Sagasti, ingegnere di 76 anni e con alle spalle un passato alla Banca Mondiale, ha ribadito in maniera molto sobria la sua volontà di «restituire la fiducia» al Paese, portando a termine quel che resta del mandato presidenziale sino al 28 luglio 2021, giorno del bicentenario de la independencia, con il fine ultimo di far risalire la china a quella politica che per troppi anni «è stata distruttiva e poco inclusiva» e dare finalmente «la fiducia e la speranza» a quelle masse che in questi giorni hanno chiesto giustizia. Inoltre, proprio per ribadire il significato del proprio no al voto di impeachment al suo predecessore, Sagasti ha ricordato come «i meccanismi di controllo che sono necessari in ogni Stato di diritto non dovrebbero pregiudicare la stabilità del Paese e neppure trascinarlo in una spirale di crisi politico-istituzionale». Il governo che andrà costituendosi sotto la sua egida sarà «partitico ma plurale, per rispondere alla necessità che la politica sia vista come un punto di incontro e non più come qualcosa di lontano» e avrà come obiettivi quello di garantire l’assoluta trasparenza delle elezioni presidenziali di aprile 2021, continuare la lotta contro la corruzione «da qualunque parte venga» e affrontare la grave crisi sanitaria senza peggiorare ulteriormente quella economica.
Una situazione sanitaria ed economica complessa
Quest’ultima, infatti, sebbene la risposta dei mercati all’avvento di Sagasti sia stata più che positiva, rimane uno dei punti più critici da affrontare poiché, secondo i dati della Banca Mondiale, il Perù sarà uno degli Stati ove l’effetto dalla crisi del Covid-19 avrà maggiore impatto sulla contrazione dell’economia e sulla disoccupazione.

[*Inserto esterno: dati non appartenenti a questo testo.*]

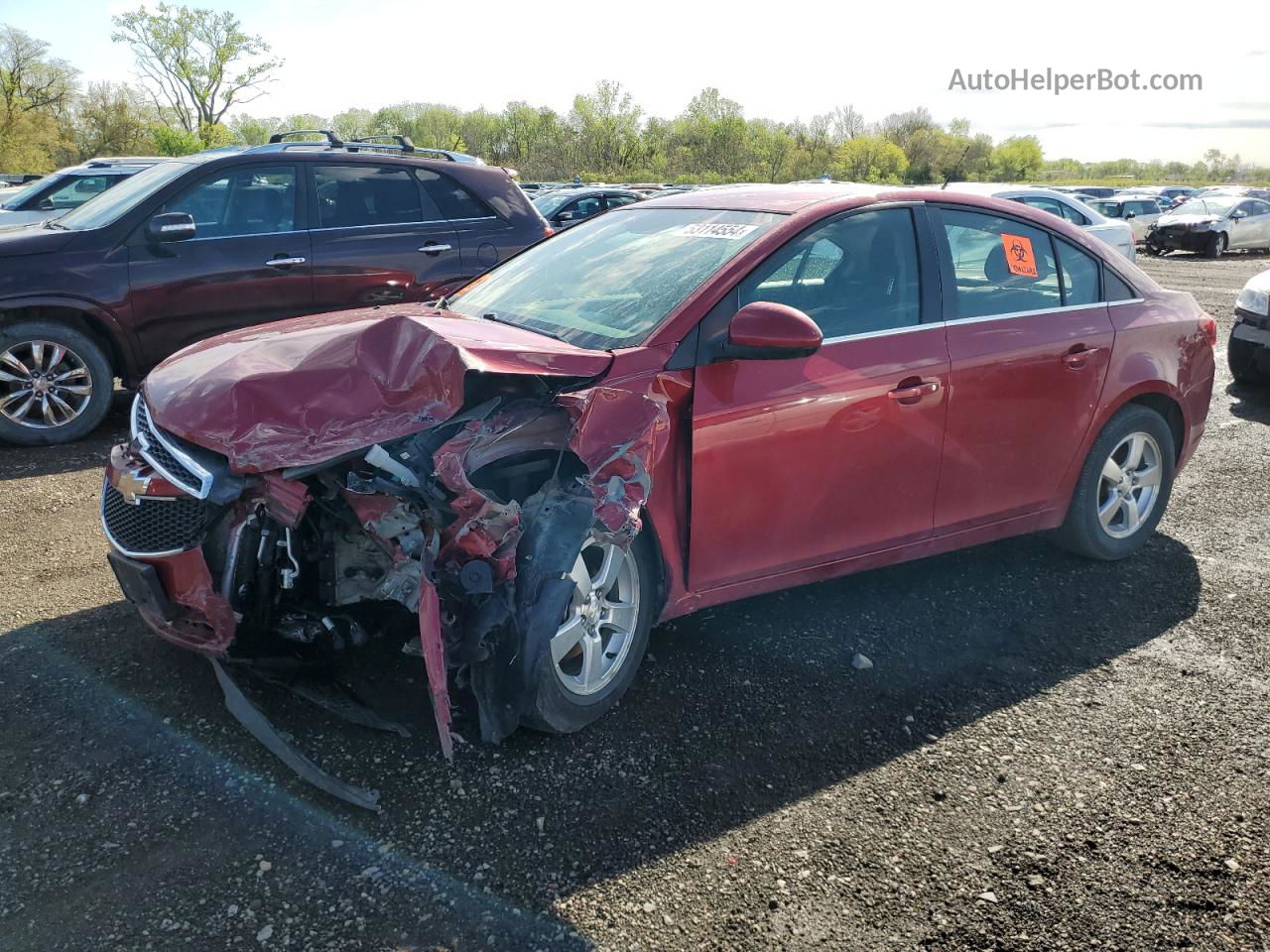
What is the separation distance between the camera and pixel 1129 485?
477cm

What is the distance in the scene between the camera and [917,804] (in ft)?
9.75

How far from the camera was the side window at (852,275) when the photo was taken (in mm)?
3680

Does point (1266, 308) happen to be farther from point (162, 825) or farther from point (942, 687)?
point (162, 825)

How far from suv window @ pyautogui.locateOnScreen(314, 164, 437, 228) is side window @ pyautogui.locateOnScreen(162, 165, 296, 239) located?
9.0 inches

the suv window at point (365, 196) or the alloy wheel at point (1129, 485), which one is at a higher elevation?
the suv window at point (365, 196)

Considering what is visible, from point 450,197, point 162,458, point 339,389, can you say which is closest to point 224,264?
point 450,197

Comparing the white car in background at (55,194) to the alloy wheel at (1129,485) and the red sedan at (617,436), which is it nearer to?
the red sedan at (617,436)

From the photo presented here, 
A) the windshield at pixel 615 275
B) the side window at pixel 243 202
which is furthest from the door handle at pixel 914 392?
the side window at pixel 243 202

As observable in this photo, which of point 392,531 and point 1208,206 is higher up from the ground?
point 1208,206

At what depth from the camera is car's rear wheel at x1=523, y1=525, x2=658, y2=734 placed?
10.0 ft

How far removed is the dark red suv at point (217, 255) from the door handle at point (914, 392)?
4.55 m

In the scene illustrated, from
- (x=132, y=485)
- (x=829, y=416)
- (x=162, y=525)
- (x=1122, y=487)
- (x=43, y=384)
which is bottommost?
(x=1122, y=487)

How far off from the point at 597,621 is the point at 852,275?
5.70ft

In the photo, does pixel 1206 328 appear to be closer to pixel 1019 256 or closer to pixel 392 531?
pixel 1019 256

Il Perù del bicentenario sarà un duro campo di prova sia per la presidenza di Sagasti quanto per quella che uscirà dalle elezioni dell’aprile del prossimo anno. Di fatto, i pesanti scandali di corruzioni legati all’enorme caso Odebrecht, gli effetti devastanti del COVID-19, con la disastrosa cifra di 940 mila casi e 35.317 decessi su una popolazione di appena 32 milioni di abitanti e soprattutto gli effetti che questa epidemia sta avendo sull’economia reale hanno portato il nuovo presidente a dirsi pronto sin da subito a fronteggiare la brusca contrazione del Pil che, secondo l’Instituto Nacional de Estadística e Informática, chiuderà il 2020 in recessione con un caduta tra gli 11 e i 12 punti percentuali (-13,9% secondo il World Economic Outlook del FMI di ottobre). In tal senso, il nuovo presidente ha già chiarito che il governo dovrà far ricorso a un ulteriore indebitamento di circa 30 miliardi di Nuevos Soles (7,09 miliardi di euro) per poter far fronte al bilancio del 2021, a causa della massiccia spesa pubblica indirizzata al sostegno delle famiglie e al piano di sussidi salariali a le Pmi che hanno visto il loro indotto ridursi di almeno il 30%.
Sagasti ha, inoltre, ricordato che non vi è altra strada per coprire il crollo delle entrate fiscali, di circa il 30%, dovuto al fatto che gran parte di queste sono state sospese o prorogate dalla fine di luglio per far fronte alle drammatiche conseguenze dell’epidemia: nel prossimo bilancio annuale «molte richieste rimarranno inevase, poiché, data la situazione, si dovrà dare priorità alle necessità più impellenti di chi veramente ha sofferto di più gli effetti della pandemia».